Not all multiverses are created equal, though. They’re often trying to do different things for different reasons. The Marvel Cinematic Universe was just that–a universe–until Spider-Man: No Way Home. No Way Home united twenty years of Spider-Man movies, bringing together three Peter Parkers and their nemeses from the three Spider-Man movie series, putting Alfred Molina’s Doctor Octopus in the same room as Jamie Foxx’s Electro. Everything Everywhere All at Once, meanwhile, couldn’t care less about legacy or hooking you in for future sequels–it just has a lot to say about what could’ve been and what is.
The different multiverses can be mostly lumped into a few broad categories.
- The Everything Is Canon multiverse is for the fans and writers. Your favorite Batman is still there regardless of the current take on the character, and you can even make them interact with each other if need be!
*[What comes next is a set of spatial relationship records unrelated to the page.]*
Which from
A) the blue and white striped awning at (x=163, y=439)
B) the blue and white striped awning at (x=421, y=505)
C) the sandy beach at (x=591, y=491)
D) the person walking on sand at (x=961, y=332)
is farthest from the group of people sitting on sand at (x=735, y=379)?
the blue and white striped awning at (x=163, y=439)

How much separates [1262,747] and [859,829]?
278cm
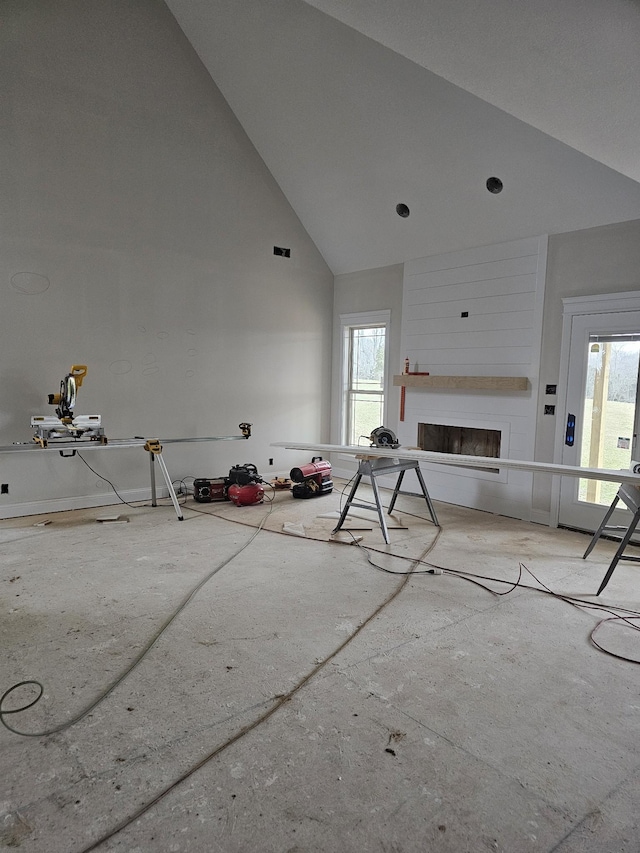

- The Planet of Hats multiverse is for episodic TV series–a way to explore lots of concepts and ideas for a short period of time. The Planet of Hats trope refers to those sci-fi worlds where every inhabitant has a unifying trait, such as a planet of amazons, a planet stuck in the 1930s gangster era, or a planet where everyone is part of the same war culture without exception.
- The Self-Contained multiverse is typically used just within the bounds of that story, and isn’t meant to connect to anything else. These stories are concerned primarily with exploring their main characters, and not very worried about getting into the rules of multiversality.
- The FOMO multiverse really wants you to come back for the next installment. It will tell you at the end of one installment what might happen in the next one, and it’s all for the sake of getting its hooks into you so hard that you can’t bear to turn away (right until you get too exhausted to continue).
Different properties can bleed between multiverse types, starting as one and becoming another, but typically they fit pretty neatly into these categories for the most part. The categories don’t inherently decide how we rank the different multiverses, but some offer more opportunities than others.